4. The Institute of Psychoanalysis
Some museums are not your ordinary or regular museums but an institute within. The Institute of Psychoanalysis is one such institute that trains psychoanalysts. But some institutes train while some host events that inform the community. This institute does both, i.e. it trains psychoanalysts and arranges events and seminars every week.
As for the institute, it has a perfect library that houses tremendous collections of volumes. It is said that the institute’s library houses around 22000 volumes of literature. The literature date back to the 19th century till the present. Private collections from Ernest Jones, James Strachey, and Donald Winnicott are what the library owns. You can follow the institute’s website for weekly seminars and events likewise.
5. The Wellcome Museum
Sir Henry Wellcome had a passionate love for collections that related to medicine and health. Being a philanthropist and a pharmacist, the Wellcome Museum houses his collection of extraordinary tools relating to human health. Not only this, but the museum also houses skeletons and statues that depict the human body in several artistic ways.

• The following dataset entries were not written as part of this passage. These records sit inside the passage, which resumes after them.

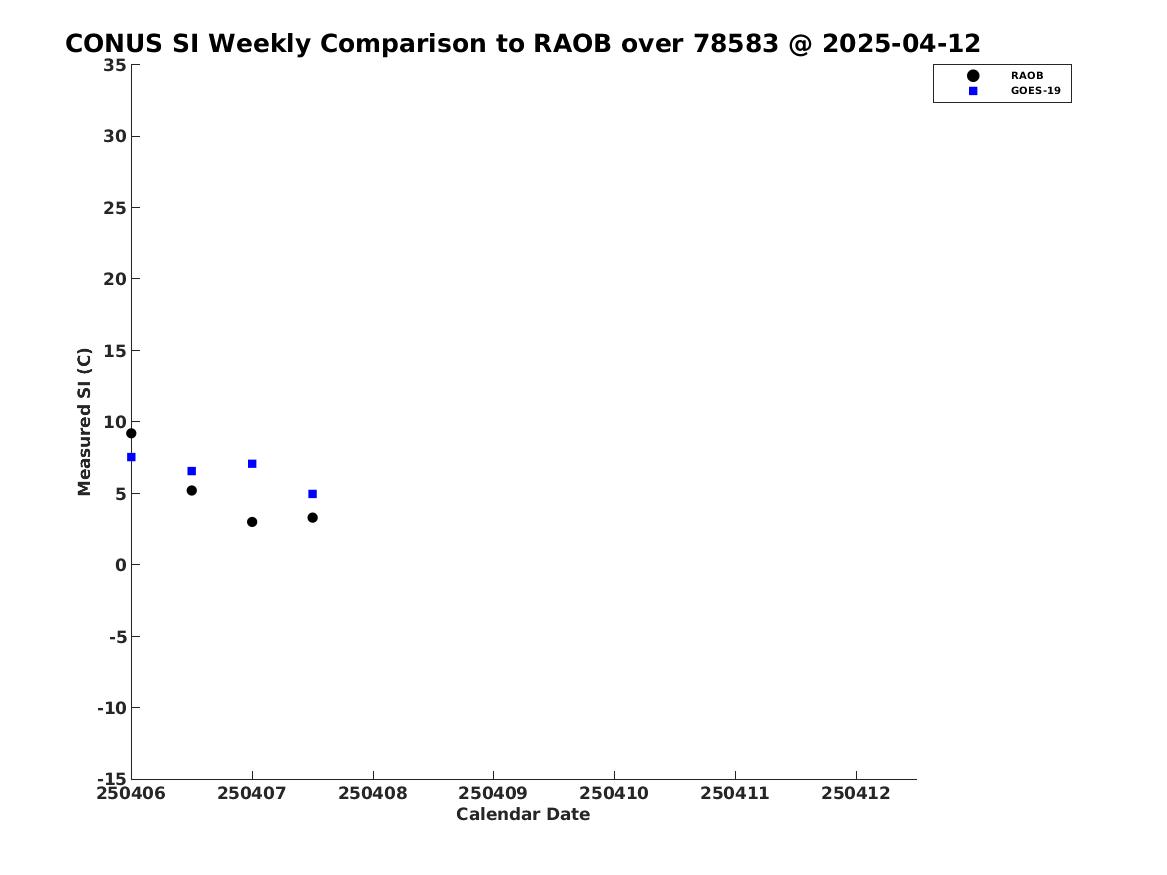 CONUS SI Weekly Comparison to RAOB over 78583 @ 2025-04-12

RAOB
GOES-19

Measured SI (C)

35
30
25
20
15
10
5
0
-5
-10
-15

250406
250407
250408
250409
250410
250411
250412

Calendar Date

The museum houses around 1 million objects that speak volumes of Sir Wellcome’s love for medical objects. Every psychology fan will love the Wellcome Library which includes extraordinary volumes on medicine. In addition, the library hosts insight sessions detailing medicine history informally that educate young psychologists.
6. The Royal Society of Medicine
The Royal Society of Medicine is a prestigious institute that is linked to medicine. Its goal is to continue efforts of learning for healthcare professionals. What started in a meeting in two rooms in barrister’s chambers in Gray’s Inn, is now located at the corner of Wimpole Street after the order of King George V in 1910.
Presently, apart from offering attestation to medical health professionals under the branch of itself as a society of medicine, it has another title to itself. The library is famous for holding a Diamond Collection that includes 22 photographs of psychiatric patients. Members of the society also have access to databases of psychological practices of 1806 and onwards.
7. The Science Museum
The Science Museum is a free place to witness extraordinarily diverse items relating to medical health. From a collection of books to artwork and exhibitions, there is a learning environment throughout the museum. Award-winning exhibitions include one based around the human mind, which encompasses the last 250 years of psychological examination named ‘Mind Maps’.
Apart from exhibitions, the psychology museum London is also a host to thousands of objects relating to mental health and medicine. According to many, this museum showcases a diversity of activities at best such as objects and award-winning exhibitions. As per many, it is a perfect place to poke your head and learn more about the place!
Above, you get to know what different places encompass for you. It has also given you a light ahead of the tunnel that which places must be on your visiting list. You can learn a lot in several ways from the museums above. The learning ones can visit the museums that have physical artworks, statues, and tooling objects on offer.
This will include a fine learning and understanding curve for them. As for the psychotherapists, old and new, they must on the places that house a perfect library. Several volumes in libraries can easily enlighten their brains regarding psychoanalysis. A special mention in this regard goes out to the Institute of Psychiatry, Psychology & Neuroscience Library.